Il gip, Giuliano Castiglia, non ha accolto la richiesta di archiviazione presentata dalla procura. Entro dieci giorni le richieste di rinvio a giudizio. "Difenderò il mio nome in ogni sede"

Chiesta l'imputazione per  il ministro delle Politiche agricole Saverio Romano nell'indagine per concorso in associazione mafiosa. Il giudice per le indagini preliminari, Giuliano Castiglia, non ha accolto la richiesta di archiviazione presentata dalla procura e ha avanzato la richiesta di imputazione coatta.  A questo punto i pm entro dieci giorni dovranno formulare la richiesta di rinvio a giudizio. Non si è fatta attendere la replica del Ministro.

“Il Gip non ha ritenuto di accogliere la richiesta di archiviazione formulata dal Pm Antonino Di Matteo nel procedimento che mi ha visto indagato quasi ininterrottamente per otto anni - ha affermato in una nota il ministro per le Politiche agricole - anche se l’indagine era tecnicamente spirata nel novembre del 2007. Questi semplici ma inconfutabili dati dimostrano il corto circuito tra le istituzioni e dentro le istituzioni”.
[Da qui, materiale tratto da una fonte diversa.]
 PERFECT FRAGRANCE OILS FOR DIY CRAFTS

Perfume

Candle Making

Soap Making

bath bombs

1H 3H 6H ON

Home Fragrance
“Il fallimento del sistema giudiziario – prosegue Romano – vive nella interminabile condizione che si riserva al cittadino Saverio Romano in un periodo di tempo che nella sua enorme dimensione rappresenta già una sanzione insopportabile anche se l’epilogo sarà quello da me auspicato. Del resto sarebbe di contro parimenti fallimentare un sistema della giustizia che ha lasciato operare per così tanto tempo un uomo politico che potrebbe aver commesso l’infamante reato di concorso con Cosa Nostra. Purtroppo ormai da quasi 20 anni il nostro Paese assiste ad uno spettacolare conflitto che in questi ultimi mesi all’approssimarsi della riforma giudiziaria si è acuito. Sono addolorato e sconcertato; con questo provvedimento non viene chiesta solo la formulazione dell’imputazione per il sottoscritto ma vengono messe in discussione le conclusioni alle quali dopo lunghissimi approfondimenti era pervenuta la Procura di Palermo. Difenderò – aggiunge Romano – in ogni sede il mio nome, per me, per i miei familiari e per la comunità politica che rappresento”.